____ TEKS HALAMAN
Jejak Eks Kapolda Metro Sofjan Jacoeb Terbelit Pasal Makar

Laporan kasus dugaan makar terhadap Sofjan Jacoeb semula diterima Bareskrim Mabes Polri. Namun, laporan tersebut dilimpahkan ke Polda Metro Jaya.

oleh Andrie Harianto diperbarui 10 Jun 2019, 18:29 WIB
Diterbitkan 10 Jun 2019, 18:29 WIB
Borgol
Ilustrasi (Istimewa)

Liputan6.com, Jakarta - Penyidik Polda Metro Jaya menetapkan mantan Kapolda Metro Jaya, Komisaris Jenderal Purnawirawan Mohammad Sofjan Jacoeb sebagai tersangka dugaan makar. Status hukum tersebut diberikan usai penyidik memiliki dua alat bukti dan gelar perkara.

"Sudah tersangka, kasusnya pelimpahan dari Bareskrim Polri," kata Kabid Humas Polda Metro Jaya Kombes Argo Yuwono, di Jakarta, Senin (10/6/2019).

Laporan kasus dugaan makar terhadap Sofjan Jacoeb semula diterima Bareskrim Mabes Polri. Namun, laporan tersebut dilimpahkan ke Polda Metro Jaya.

Sofjan Jacoeb merupakan kelahiran Tanjungkarang, Lampung, 31 Mei 1947. Dia mengenyam pendidikan kepolisian di Akabri Kepolisian tahun 1970.

Mei 2001, Sofjan dipromosikan sebagai Kapolda Metro Jaya setelah sebelumnya bertugas sembilan bulan sebagai Kapolda Sulawesi Selatan.
________
____ DATA YANG DIBERIKAN
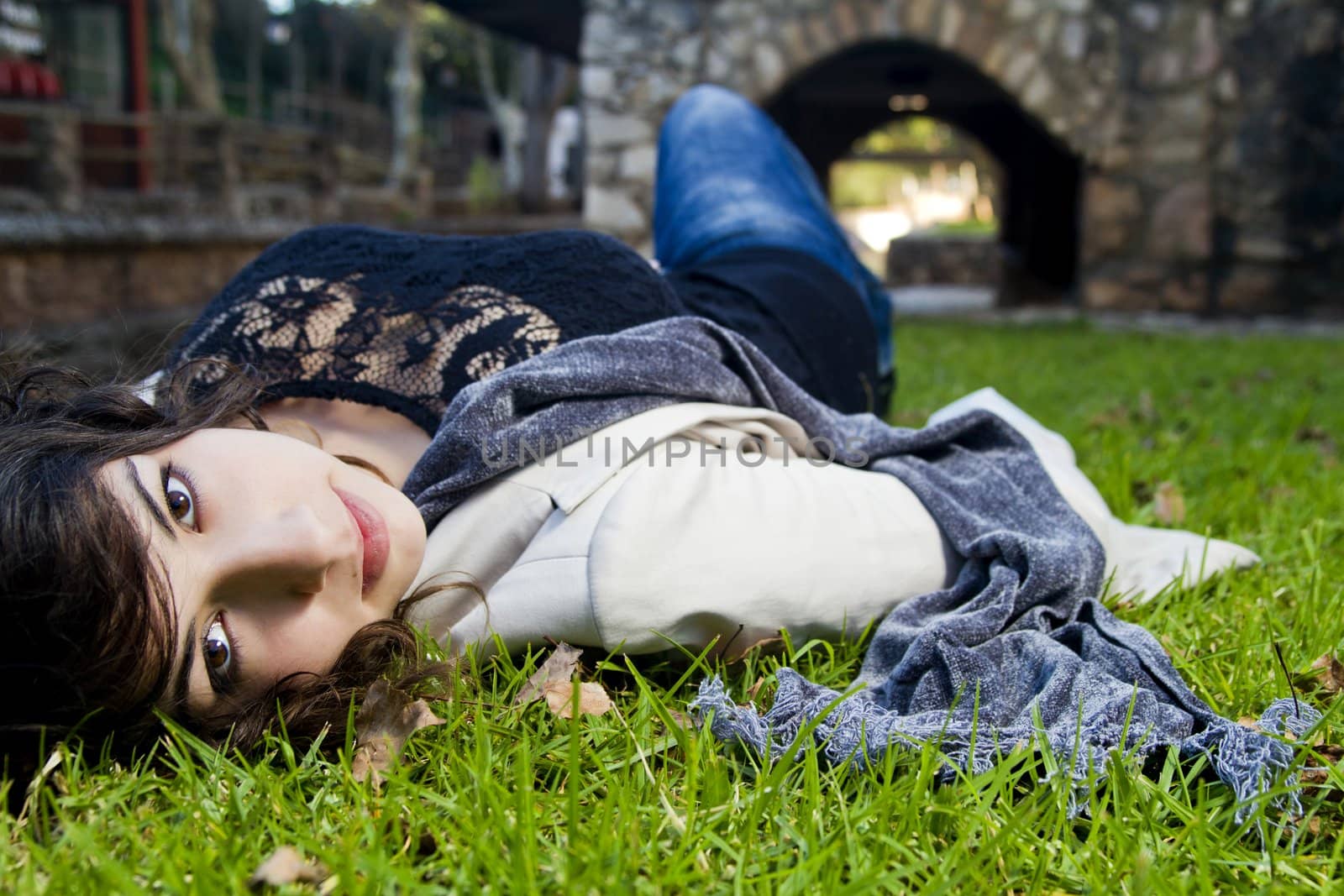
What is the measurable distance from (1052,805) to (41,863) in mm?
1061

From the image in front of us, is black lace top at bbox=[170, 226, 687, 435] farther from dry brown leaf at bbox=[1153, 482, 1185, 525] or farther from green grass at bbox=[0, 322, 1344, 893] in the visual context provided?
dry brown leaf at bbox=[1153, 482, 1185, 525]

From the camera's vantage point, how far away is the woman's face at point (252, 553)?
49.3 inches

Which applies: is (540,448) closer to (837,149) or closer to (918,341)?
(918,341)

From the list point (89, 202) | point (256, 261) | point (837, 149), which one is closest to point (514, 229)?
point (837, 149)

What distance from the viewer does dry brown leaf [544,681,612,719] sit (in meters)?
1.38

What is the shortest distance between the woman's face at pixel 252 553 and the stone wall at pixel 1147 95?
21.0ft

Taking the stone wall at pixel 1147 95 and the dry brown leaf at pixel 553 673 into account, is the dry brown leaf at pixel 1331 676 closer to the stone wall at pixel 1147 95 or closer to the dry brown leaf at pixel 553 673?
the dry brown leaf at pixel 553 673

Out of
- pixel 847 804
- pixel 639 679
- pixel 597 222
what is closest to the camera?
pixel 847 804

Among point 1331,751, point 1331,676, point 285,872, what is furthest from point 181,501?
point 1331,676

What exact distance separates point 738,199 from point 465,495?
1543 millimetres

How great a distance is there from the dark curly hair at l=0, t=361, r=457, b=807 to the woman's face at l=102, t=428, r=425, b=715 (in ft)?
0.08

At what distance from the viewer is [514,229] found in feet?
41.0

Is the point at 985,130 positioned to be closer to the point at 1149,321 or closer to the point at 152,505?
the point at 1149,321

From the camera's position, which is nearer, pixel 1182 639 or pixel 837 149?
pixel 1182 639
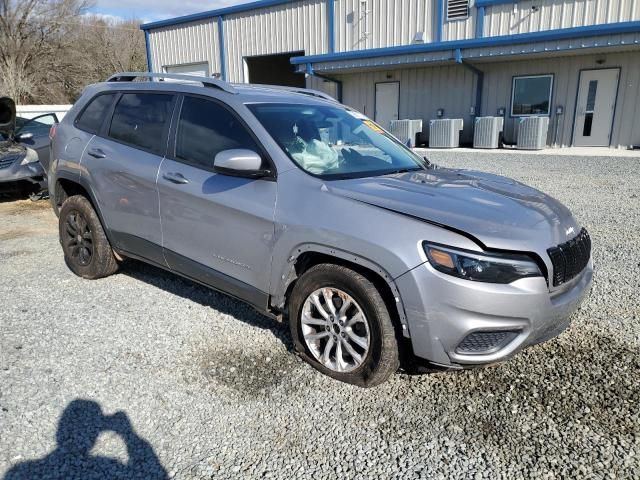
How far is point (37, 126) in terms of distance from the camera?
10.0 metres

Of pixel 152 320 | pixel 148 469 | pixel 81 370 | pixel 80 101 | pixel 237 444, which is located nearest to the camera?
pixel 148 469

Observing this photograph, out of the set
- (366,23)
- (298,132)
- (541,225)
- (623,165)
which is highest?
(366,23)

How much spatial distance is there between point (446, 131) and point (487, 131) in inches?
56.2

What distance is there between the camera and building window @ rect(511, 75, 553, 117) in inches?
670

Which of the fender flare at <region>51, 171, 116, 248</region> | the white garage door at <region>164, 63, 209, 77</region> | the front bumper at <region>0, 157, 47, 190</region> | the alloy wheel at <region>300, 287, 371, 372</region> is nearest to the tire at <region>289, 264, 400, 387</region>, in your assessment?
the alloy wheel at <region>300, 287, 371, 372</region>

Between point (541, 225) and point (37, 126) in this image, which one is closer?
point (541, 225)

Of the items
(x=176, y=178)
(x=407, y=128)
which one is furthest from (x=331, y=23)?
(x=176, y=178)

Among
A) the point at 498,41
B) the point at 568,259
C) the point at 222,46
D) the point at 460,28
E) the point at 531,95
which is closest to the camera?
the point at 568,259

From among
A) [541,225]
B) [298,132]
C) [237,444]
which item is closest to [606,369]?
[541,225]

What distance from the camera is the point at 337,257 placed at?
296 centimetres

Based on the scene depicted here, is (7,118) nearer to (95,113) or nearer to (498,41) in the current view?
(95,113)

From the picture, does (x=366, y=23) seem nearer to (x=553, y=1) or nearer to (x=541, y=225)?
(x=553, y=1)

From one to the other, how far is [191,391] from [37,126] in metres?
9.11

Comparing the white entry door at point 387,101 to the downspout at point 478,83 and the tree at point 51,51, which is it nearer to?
________
LANGKAH KERJA:
(a) Ketik ulang bagian teks halaman mulai dari "oleh Andrie Harianto" sampai dengan "Kepolisian tahun 1970.", tanpa mengubah apa pun.
(b) Menurut teks halaman, berapa lama Sofjan Jacoeb bertugas sebagai Kapolda Sulawesi Selatan sebelum dipromosikan menjadi Kapolda Metro Jaya?
(c) Siapa saja orang yang namanya disebut dalam teks halaman? Sebutkan semuanya.

JAWABAN PER TUGAS:
(a)
oleh Andrie Harianto diperbarui 10 Jun 2019, 18:29 WIB
Diterbitkan 10 Jun 2019, 18:29 WIB
Borgol
Ilustrasi (Istimewa)

Liputan6.com, Jakarta - Penyidik Polda Metro Jaya menetapkan mantan Kapolda Metro Jaya, Komisaris Jenderal Purnawirawan Mohammad Sofjan Jacoeb sebagai tersangka dugaan makar. Status hukum tersebut diberikan usai penyidik memiliki dua alat bukti dan gelar perkara.

"Sudah tersangka, kasusnya pelimpahan dari Bareskrim Polri," kata Kabid Humas Polda Metro Jaya Kombes Argo Yuwono, di Jakarta, Senin (10/6/2019).

Laporan kasus dugaan makar terhadap Sofjan Jacoeb semula diterima Bareskrim Mabes Polri. Namun, laporan tersebut dilimpahkan ke Polda Metro Jaya.

Sofjan Jacoeb merupakan kelahiran Tanjungkarang, Lampung, 31 Mei 1947. Dia mengenyam pendidikan kepolisian di Akabri Kepolisian tahun 1970.

(b) Sembilan bulan.

(c) Mohammad Sofjan Jacoeb, Andrie Harianto, Argo Yuwono